Message Boards Message Boards

Correlation Scalogram with stock and climate examples

Ford Motor NYSE: F and General Electric NYSE: GE

Vertical axis of top and bottom plots spans time-scales from 0 to 20 years.

enter image description here

Temperature in Different Hemispheres

enter image description here

enter image description here enter image description here

Correlation function or Pearson's correlation coefficient is a useful tool to find relation between time series, but it gives just a single number. Imagine you have 2 time series correlated at the first half of their duration and anti-correlated a the other half. Correlation would return zero as a measure of their relation, which is due to the lack of correlation information for timescales smaller than full duration. Similarly Fourier analysis lacks same type of info relative to wavelets. I often wanted to have a visualization tool analogical to various types of scalograms that would show correlation on all time scales: from the minimal time scale of sampling rate to the maximum time scale of full time series length. I came up with a simple algorithm I called CorrelationScalogram, the WL code for which I give at the end and attached. The idea is quite simple. I pick a window size corresponding to a specific timescale and slide this window along time series computing a sequence of correlations. Because windows shift smoothly with a minimal step of sampling rate these windows overlap and are averaged in the overlap regions. This in essence gives time dependent correlation function for a specific time scale.

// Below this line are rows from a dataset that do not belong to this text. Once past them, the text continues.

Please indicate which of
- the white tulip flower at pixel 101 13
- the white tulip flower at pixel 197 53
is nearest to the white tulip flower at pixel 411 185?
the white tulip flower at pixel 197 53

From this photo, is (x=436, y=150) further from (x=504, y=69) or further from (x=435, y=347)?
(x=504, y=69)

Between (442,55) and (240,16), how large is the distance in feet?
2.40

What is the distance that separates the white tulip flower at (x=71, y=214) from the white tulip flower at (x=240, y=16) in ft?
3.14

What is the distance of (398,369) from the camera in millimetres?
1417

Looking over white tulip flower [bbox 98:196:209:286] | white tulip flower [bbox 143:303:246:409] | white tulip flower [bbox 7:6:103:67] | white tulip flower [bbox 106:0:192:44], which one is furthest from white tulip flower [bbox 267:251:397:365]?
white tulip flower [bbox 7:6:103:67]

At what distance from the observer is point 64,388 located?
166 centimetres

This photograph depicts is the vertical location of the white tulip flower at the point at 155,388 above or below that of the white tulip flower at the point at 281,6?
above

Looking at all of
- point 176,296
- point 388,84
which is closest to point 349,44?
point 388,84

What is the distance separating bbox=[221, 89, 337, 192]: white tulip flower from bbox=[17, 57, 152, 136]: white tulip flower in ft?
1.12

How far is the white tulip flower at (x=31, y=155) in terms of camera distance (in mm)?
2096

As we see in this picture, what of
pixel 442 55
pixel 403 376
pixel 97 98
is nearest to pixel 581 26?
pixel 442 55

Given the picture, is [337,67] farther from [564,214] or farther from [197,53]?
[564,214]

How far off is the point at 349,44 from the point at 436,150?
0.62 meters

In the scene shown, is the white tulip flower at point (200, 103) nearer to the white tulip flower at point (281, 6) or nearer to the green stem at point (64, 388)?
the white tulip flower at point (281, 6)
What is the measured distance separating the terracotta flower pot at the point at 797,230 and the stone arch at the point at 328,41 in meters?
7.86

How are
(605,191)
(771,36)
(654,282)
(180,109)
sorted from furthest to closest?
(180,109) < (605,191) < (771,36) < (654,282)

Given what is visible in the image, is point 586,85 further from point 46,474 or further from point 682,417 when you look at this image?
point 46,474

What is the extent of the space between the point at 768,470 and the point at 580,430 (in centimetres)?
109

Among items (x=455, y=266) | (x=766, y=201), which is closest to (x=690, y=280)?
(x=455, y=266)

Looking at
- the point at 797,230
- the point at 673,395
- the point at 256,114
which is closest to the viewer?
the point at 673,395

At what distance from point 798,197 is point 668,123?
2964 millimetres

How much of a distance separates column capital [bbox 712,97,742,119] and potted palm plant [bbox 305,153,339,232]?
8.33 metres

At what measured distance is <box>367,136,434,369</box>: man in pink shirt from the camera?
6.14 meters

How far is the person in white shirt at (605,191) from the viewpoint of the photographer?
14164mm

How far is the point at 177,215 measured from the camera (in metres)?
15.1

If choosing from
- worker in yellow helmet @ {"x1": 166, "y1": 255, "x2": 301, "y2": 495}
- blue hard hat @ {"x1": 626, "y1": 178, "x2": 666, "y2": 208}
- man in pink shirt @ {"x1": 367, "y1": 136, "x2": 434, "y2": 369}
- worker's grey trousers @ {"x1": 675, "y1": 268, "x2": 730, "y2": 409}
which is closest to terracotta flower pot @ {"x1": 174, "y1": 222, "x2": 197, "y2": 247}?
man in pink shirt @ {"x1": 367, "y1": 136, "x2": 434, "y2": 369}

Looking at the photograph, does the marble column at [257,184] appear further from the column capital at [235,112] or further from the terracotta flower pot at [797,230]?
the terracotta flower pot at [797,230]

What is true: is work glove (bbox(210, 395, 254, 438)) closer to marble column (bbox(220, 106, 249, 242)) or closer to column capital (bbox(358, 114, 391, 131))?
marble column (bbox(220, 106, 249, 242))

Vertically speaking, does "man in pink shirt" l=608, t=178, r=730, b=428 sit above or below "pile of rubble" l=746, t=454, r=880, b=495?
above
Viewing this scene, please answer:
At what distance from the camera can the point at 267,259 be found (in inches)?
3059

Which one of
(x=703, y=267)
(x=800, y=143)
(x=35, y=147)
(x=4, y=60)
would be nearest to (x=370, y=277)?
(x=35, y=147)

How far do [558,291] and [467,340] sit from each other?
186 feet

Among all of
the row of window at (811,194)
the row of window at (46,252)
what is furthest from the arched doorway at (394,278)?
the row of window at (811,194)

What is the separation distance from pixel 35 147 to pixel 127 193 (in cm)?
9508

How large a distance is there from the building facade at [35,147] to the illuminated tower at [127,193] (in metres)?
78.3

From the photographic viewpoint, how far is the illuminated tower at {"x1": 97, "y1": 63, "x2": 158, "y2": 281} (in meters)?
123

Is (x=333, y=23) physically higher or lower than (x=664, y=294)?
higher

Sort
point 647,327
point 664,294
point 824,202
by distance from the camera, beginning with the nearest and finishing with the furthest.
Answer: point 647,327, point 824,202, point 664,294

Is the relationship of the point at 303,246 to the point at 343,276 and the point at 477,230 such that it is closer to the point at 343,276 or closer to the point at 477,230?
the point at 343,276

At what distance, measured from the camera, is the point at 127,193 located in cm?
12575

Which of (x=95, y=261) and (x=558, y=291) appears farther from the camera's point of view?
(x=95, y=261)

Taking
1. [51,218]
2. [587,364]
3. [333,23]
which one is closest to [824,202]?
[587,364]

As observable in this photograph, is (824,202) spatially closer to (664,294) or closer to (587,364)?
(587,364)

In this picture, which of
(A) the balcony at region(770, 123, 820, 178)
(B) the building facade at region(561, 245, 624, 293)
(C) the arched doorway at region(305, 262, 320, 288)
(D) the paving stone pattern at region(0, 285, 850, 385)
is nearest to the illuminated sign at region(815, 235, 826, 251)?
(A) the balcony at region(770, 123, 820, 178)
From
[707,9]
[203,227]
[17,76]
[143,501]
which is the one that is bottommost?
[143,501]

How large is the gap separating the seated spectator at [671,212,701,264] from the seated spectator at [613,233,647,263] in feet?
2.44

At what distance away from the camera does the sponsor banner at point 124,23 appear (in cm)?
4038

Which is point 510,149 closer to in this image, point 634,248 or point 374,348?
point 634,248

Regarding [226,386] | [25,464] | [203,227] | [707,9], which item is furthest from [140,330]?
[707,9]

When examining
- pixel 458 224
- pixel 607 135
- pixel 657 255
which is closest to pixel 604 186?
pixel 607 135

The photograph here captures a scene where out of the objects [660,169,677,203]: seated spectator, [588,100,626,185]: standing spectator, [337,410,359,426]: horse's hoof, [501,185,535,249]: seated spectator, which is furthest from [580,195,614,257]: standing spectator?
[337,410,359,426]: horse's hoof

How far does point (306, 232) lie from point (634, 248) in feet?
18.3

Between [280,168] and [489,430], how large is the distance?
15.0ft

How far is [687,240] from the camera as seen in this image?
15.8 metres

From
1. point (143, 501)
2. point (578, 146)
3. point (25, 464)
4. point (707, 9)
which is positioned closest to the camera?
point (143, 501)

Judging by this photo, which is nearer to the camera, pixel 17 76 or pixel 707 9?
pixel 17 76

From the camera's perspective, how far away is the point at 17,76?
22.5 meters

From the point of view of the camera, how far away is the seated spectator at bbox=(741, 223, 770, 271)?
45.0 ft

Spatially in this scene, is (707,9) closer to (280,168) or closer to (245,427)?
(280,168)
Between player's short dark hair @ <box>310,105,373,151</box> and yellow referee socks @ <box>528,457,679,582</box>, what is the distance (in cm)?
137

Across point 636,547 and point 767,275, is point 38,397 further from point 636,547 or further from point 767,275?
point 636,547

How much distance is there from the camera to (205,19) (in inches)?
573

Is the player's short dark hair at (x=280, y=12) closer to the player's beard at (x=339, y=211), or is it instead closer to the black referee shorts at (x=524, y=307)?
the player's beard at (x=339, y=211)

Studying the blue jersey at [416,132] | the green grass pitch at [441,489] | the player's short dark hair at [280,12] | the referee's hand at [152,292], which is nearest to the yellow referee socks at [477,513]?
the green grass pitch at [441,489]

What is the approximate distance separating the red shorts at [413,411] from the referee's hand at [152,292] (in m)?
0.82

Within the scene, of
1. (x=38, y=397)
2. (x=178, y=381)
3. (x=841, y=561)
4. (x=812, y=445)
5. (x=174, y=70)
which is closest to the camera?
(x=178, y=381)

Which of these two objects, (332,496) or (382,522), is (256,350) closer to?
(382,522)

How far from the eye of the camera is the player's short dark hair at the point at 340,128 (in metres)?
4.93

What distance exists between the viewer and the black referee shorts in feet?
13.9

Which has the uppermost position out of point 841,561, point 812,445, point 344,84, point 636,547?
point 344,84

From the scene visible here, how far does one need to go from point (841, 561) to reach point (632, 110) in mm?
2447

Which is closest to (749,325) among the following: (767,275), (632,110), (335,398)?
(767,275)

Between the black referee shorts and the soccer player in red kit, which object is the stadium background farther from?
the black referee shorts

Temperature in different hemispheres

Here is how it works on a simple intuitive example. Imagine 2 brothers. One always lives in New York City. The other lived in Boston, Sydney, and Los Angeles for the last 6 years. What can we say about air temperature correlation between the places they lived at? For a start lets get data:

nyc=TimeSeriesResample[AirTemperatureData[
    Entity["City",{"NewYork","NewYork","UnitedStates"}],{{2010,1,1},{2016,1,1},"Day"}]]

enter image description here

bos=AirTemperatureData[
    Entity["City",{"Boston","Massachusetts","UnitedStates"}],{{2010,1,1},{2012,1,1},"Day"}];
syd=AirTemperatureData[
    Entity["City",{"Sydney","NewSouthWales","Australia"}],{{2012,1,1},{2014,1,1},"Day"}];
los=AirTemperatureData[
    Entity["City",{"LosAngeles","California","UnitedStates"}],{{2014,1,1},{2016,1,1},"Day"}];

travel=TimeSeriesResample[TimeSeriesInsert[TimeSeriesInsert[bos,syd],los]]

enter image description here

Due to TimeSeriesResample we have exactly same length of 2192 data points for both time series, which guarantees proper correlation computation. TimeSeriesInsert simply combines 3 different time series into a single one. Now the plot:

DateListPlot[{nyc,travel},
    PlotTheme->"Detailed",PlotLegends->Placed[{"NYC","Travel"},Top],
    AspectRatio->1/3,PlotStyle->Thickness[0]]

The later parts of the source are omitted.